As an initial step toward weaving together African American religious history with the now robust field of secularism studies, I set out first to historicize claims of black “sacred/secular fluidity.” This research led to an essay that came out last year as a chapter in the first book to figure race (really, blackness) as central to the making of secularism, Race and Secularism in America, edited by Jonathon Kahn and Vincent Lloyd. But the larger problem of how to think (historically) about the play between sacred and secular in the context of African American life remained the meta-question behind the literary history of African American religion that I narrate in Spirit in the Dark.

African American literature (and the larger set of debates about the very idea of black art and culture) appeared to present a rich set of sources that were both outside of the institutional and ideological bounds of Christian churches and typically had been understood under the sign of the secular. That is, with regards to the latter point, theories of black literature tended to follow the secularist orthodoxies of English departments.

Additionally, several recent books on black religion(s) in the United States—Yvonne Chireau’s treatment of the African American conjuring tradition, Eddie Glaude’s analysis of the nineteenth-century Negro convention movement, and Tracey Hucks’s study of Yoruba traditions, to name just a few—followed Long’s call to examine “extra-church orientations.” Meanwhile, great new work on religion and American literature, such as Tracy Fessenden’s Culture and Redemption: Religion, the Secular, and American Literature, suggested a space for the literary to intervene in the history of American religion.

Inspired by each of these works (and so many others), I found the African American literary tradition especially appealing in that it required me to think across the terrain of American religion and culture, including African-derived religious practices, the African American conjuring tradition, and “secular” forms of black social life. As I argue in Spirit in the Dark, a wide range of religious ideas, practices, and traditions were essential to efforts to define black art and culture—a set of debates that I refer to simply as “racial aesthetics.” To be sure, Long’s “extra-church orientations” were key. Yet, perhaps a bit more surprising, so was “The Black Church.”

As I understand it, Spirit in the Dark is a historical project that engages with literary sources to grapple with questions in the study of religion. What I attempt to do is track the evolution of a debate about black art and culture—which I refer to as “racial aesthetics”—from the New Negro movement of the 1920s up through the Black Arts movement (circa 1970), recasting this well-known literary history by placing “religion” at the center of the story. Black religious pluralism is a constant (if consistently changing over time) even as “The Black Church”—not a monolith, but instead a shifting constellation of ideas, institutions, and practices—manages to maintain a place of prominence. As such, I follow the pairing of “church” and “spirit,” as an analytical frame apparent in the primary sources, across roughly five decades to provide a provisional map of the multiple ways that religion has animated black literary visions even in their most avowedly secular forms.
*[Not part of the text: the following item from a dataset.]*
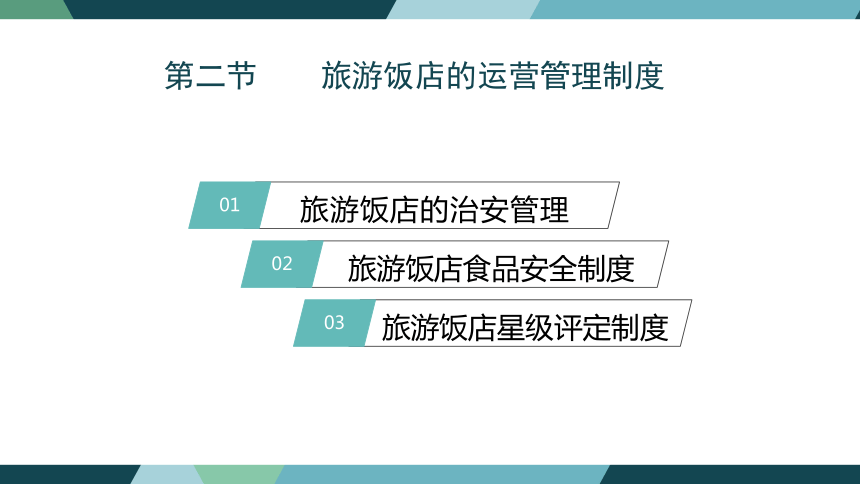 第二节　旅游饭店的运营管理制度

01 旅游饭店的治安管理

02 旅游饭店食品安全制度

03 旅游饭店星级评定制度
In this view, racial aesthetics offers not an escape from, or secular counter to, Christian hegemony. Rather, Spirit in the Dark is an invitation for scholars of religion and literature, respectively (and other readers as well), to reconsider (African American) literature and (American) religious history—secular and sacred, race and religion—as entangled as they are, more often than not, in real time.  In this view, black artists and intellectuals cultivated a spiritual grammar to advance an expansive and diverse vision of blackness of even as they extended (and witnessed to) the persistent powers of a familiar Afro-Protestantism.